No one can point to any concrete failings on Addie’s part. She is still doing her job and making her deliverables, and between her cell phone and e-mail she has never missed a beat. But still there is no such thing as a clean day. She doesn’t get credit for the hours she works on Fridays and even though she’s getting her job done on Fridays she feels a mixture of worry and guilt that she’s not in the office. She knows people are talking about her behind her back and even worse she has internalized a lot of these complaints. Even though these comments seem to be based on envy more than on any real dissatisfaction with her or the job she is doing, Addie finds herself imagining conversations in her head and preparing defenses for her behavior. She works extra hard to have lots of ideas and insights so when someone lets loose a sarcastic “Oh, you’re here today!” she has a genuine idea as a comeback. The worst part about this for Addie is that it’s making her question her competence. Even though all of this misery is based on attitudes about time and beliefs about how work gets done, she mistakes it for performance. There is a pall over her entire life.
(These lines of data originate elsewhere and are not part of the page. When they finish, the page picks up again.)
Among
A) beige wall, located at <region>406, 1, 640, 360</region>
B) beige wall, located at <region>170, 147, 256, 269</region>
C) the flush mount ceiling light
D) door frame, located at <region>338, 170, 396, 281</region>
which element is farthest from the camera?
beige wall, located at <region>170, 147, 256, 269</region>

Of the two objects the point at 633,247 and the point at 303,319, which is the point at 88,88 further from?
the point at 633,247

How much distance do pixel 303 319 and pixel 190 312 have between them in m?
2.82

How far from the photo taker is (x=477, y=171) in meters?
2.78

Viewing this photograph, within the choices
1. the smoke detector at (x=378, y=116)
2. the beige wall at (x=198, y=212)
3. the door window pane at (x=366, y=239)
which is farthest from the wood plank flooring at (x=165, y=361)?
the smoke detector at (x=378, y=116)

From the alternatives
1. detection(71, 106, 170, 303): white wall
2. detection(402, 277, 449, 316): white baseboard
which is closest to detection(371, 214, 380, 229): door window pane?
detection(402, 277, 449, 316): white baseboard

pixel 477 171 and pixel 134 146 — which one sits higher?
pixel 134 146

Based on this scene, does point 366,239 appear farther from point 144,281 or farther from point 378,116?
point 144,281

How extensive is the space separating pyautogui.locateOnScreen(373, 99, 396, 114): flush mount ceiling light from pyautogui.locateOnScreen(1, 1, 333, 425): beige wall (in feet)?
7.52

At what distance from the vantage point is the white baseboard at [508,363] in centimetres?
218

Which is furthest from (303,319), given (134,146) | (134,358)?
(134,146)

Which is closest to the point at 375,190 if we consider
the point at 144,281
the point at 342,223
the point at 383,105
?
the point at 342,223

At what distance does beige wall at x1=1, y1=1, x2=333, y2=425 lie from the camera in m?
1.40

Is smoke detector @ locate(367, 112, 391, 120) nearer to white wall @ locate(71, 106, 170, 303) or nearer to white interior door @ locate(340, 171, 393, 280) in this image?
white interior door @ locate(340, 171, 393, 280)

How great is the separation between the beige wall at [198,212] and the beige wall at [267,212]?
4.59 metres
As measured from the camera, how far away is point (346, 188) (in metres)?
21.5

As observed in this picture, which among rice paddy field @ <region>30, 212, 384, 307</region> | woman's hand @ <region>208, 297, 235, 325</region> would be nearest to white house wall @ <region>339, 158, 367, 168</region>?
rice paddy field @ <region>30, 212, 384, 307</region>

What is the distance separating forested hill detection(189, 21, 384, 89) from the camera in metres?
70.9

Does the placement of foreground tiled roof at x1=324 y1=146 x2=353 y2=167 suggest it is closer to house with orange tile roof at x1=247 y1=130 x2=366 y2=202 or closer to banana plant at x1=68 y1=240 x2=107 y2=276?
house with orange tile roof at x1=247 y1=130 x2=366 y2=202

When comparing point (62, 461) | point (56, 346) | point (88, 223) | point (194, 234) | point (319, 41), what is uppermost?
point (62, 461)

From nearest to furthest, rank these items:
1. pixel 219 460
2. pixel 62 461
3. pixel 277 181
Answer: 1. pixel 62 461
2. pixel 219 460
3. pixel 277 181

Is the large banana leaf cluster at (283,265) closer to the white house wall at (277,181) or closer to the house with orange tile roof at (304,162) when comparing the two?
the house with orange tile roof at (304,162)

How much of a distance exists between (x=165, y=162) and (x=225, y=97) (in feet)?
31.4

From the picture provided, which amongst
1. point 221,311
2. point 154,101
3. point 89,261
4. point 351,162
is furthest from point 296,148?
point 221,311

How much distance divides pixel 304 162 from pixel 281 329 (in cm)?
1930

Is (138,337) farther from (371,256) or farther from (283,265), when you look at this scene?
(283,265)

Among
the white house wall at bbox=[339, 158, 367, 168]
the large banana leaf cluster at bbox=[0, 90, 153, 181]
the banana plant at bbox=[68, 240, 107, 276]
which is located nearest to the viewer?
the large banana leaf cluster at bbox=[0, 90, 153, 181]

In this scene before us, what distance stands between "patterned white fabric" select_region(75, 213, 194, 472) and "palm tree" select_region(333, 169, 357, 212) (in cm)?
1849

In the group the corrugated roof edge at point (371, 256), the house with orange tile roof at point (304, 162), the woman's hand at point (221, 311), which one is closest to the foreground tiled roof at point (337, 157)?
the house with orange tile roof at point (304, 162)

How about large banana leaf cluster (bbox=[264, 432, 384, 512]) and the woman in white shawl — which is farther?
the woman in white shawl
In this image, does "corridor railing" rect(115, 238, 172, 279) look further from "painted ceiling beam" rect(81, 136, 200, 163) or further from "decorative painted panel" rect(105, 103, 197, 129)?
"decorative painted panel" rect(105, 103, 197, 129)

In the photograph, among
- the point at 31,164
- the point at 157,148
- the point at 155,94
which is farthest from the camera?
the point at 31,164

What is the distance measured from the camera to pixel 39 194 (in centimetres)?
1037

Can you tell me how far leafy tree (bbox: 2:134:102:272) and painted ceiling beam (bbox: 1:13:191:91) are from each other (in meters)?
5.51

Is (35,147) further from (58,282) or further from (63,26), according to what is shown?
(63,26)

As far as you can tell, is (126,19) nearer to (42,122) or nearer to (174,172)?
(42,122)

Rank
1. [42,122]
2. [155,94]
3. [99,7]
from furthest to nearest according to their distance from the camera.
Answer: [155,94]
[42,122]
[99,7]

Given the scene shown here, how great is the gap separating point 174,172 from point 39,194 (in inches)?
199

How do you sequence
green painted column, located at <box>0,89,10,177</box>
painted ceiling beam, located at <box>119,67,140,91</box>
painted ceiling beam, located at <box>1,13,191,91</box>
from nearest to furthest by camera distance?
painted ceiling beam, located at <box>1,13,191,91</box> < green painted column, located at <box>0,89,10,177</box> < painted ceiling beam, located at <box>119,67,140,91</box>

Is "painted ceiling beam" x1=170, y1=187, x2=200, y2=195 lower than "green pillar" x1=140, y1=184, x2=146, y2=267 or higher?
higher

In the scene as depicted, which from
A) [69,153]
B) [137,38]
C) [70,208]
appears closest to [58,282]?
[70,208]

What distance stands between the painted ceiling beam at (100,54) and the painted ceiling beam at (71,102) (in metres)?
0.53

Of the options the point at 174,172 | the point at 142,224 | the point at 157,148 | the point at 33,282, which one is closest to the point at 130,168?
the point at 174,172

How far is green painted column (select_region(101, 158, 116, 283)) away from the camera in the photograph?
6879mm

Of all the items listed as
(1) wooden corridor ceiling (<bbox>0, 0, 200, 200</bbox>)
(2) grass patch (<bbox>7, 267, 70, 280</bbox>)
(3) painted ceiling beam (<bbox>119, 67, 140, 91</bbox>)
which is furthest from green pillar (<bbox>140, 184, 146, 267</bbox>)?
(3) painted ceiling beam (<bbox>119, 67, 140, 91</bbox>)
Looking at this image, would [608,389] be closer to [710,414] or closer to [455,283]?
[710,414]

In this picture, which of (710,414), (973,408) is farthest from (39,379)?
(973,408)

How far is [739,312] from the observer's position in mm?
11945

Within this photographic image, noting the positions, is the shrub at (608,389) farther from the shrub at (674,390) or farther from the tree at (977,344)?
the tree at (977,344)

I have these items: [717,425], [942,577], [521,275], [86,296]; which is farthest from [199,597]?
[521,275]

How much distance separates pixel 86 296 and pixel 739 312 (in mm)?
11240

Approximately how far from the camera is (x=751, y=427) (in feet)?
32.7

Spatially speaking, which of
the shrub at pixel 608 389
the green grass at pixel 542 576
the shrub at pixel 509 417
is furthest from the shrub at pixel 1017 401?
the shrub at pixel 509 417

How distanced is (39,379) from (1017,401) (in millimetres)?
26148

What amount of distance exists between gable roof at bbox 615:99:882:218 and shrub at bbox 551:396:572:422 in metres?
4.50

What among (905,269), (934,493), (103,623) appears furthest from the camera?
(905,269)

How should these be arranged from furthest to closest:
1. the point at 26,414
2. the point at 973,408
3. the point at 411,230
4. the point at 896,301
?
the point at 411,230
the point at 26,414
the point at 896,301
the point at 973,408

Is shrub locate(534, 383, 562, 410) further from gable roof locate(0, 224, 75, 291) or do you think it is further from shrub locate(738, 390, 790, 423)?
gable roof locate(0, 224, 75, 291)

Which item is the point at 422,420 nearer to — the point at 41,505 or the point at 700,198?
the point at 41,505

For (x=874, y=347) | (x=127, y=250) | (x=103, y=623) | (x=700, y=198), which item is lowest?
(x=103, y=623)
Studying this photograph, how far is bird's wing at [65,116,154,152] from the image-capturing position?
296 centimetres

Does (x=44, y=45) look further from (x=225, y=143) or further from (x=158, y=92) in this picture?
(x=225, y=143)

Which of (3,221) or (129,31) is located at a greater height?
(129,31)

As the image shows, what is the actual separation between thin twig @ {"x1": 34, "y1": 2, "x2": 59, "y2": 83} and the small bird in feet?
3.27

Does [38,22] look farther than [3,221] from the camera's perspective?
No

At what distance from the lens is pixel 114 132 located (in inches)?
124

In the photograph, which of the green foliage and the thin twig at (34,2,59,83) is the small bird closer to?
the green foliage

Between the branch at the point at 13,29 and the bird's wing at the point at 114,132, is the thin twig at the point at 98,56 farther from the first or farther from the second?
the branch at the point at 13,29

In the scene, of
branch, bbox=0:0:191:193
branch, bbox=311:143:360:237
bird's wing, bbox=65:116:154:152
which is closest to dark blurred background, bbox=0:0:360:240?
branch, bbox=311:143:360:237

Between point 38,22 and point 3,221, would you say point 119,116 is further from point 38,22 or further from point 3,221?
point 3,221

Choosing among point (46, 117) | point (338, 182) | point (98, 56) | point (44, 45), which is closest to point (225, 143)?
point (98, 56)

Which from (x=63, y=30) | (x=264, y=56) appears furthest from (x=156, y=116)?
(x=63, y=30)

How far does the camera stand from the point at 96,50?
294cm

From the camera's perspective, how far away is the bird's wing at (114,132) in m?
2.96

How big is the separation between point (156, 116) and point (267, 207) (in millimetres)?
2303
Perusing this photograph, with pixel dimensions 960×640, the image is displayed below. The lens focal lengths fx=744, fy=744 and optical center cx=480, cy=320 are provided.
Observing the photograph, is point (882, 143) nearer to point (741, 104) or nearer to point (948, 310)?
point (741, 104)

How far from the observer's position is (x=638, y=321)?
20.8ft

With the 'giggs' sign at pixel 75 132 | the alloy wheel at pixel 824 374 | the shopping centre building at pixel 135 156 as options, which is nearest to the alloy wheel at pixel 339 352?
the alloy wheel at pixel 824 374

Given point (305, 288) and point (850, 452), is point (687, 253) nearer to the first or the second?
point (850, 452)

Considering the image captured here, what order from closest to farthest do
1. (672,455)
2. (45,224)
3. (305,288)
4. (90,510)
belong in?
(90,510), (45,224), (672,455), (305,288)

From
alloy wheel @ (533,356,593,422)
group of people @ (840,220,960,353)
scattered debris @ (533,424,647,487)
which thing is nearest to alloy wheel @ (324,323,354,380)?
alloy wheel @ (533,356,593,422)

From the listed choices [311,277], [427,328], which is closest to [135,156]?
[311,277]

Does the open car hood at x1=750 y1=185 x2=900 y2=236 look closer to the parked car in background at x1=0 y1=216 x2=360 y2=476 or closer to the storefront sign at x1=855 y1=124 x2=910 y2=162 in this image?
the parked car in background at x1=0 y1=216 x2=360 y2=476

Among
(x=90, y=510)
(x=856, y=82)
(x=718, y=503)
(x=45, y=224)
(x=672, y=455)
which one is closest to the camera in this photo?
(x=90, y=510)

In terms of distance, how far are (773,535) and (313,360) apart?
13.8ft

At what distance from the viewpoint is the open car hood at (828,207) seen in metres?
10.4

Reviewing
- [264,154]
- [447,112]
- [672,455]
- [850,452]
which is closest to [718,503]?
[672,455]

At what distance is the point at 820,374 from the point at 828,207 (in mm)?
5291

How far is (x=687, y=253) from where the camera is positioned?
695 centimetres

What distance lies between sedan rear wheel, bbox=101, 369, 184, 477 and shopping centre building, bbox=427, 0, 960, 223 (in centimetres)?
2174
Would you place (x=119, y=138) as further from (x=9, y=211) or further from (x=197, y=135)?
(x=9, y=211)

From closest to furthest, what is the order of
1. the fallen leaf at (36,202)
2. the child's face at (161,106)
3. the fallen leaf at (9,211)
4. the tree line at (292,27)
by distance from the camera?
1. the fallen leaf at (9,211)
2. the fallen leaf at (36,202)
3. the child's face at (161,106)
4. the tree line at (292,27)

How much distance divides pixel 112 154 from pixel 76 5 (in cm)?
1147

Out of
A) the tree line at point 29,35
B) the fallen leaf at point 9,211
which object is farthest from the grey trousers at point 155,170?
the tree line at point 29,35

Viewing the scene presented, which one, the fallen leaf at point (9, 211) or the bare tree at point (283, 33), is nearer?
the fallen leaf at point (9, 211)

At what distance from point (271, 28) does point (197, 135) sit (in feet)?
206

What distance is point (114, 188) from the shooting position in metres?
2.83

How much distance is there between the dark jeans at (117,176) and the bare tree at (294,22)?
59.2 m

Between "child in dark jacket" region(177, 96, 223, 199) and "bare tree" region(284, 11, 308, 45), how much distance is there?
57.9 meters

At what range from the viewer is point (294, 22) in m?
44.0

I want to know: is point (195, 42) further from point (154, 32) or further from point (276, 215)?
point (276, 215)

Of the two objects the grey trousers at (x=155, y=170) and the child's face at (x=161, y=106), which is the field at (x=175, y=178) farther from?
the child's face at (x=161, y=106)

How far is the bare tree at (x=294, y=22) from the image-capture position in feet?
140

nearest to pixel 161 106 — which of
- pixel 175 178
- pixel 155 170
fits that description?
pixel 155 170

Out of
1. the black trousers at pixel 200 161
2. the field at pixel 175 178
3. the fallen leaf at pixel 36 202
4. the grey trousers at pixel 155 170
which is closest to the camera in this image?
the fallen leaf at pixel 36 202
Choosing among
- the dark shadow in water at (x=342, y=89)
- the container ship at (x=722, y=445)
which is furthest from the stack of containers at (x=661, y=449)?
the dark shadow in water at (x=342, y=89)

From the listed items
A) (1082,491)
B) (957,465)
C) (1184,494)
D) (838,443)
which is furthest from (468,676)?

She is, in short, drowning in Sludge.

The kind of flak Addie took from her boss is modeled after the problems that started to surface halfway through the Alternative Work Program. Even though AWP wasn’t a true Results-Only Work Environment, the power it gave employees to choose their schedules did make a big difference. The 320 people in the pilot reported lower stress and increased engagement and higher productivity. Overall, they were happier than they ever had been at work.

Or at least until they had to interact with other people in the company who weren’t in AWP. When the employees in the pilot program were with one another everything was fine. They had adapted to their new way of working. Their managers supported them. But once they stepped outside the AWP bubble all those good feelings went away, because the rest of the culture not only didn’t support what they were doing, but even tried to undermine them.

“How can you expect to support retail if you’re never here?”

“Oh, you’re on that flextime thing. So do you get anything done?”

“AWP sounds nice, but you’ll never get promoted if you’re not here.”

Like flextime policies around the country, AWP turned out to be a giant judgment generating machine. But the difference this time is that we recognized what was happening. We could see from the very beginning that if this idea of giving people more control over their time was going to work it had to happen companywide.

By the time AWP was winding down, Jody was brought on board as the corporate change agent responsible for working with Cali to take this idea to the next level. Jody’s background included work on the Strategic Alliance team, whose responsibility it was to develop partnerships with other companies. Jody’s specific role was to develop processes for overcoming cultural differences between the company and its alliance partners. Jody understood the importance of culture in making real changes. If you tried to train people to behave differently without addressing the underlying culture, you were lost. The unwritten rules would trump the written rules every time.

It seems like a small thing, but as we saw in the last chapter, culture doesn’t have to be in the foreground to be powerful. As we started discussing how AWP could grow into something larger we knew that Sludge was the key to everything. As long as there is Sludge, work will continue to suck. But if we can challenge our outmoded attitudes about time and how work gets done—if we can eradicate Sludge—then we can move toward a new way of working and thinking about work.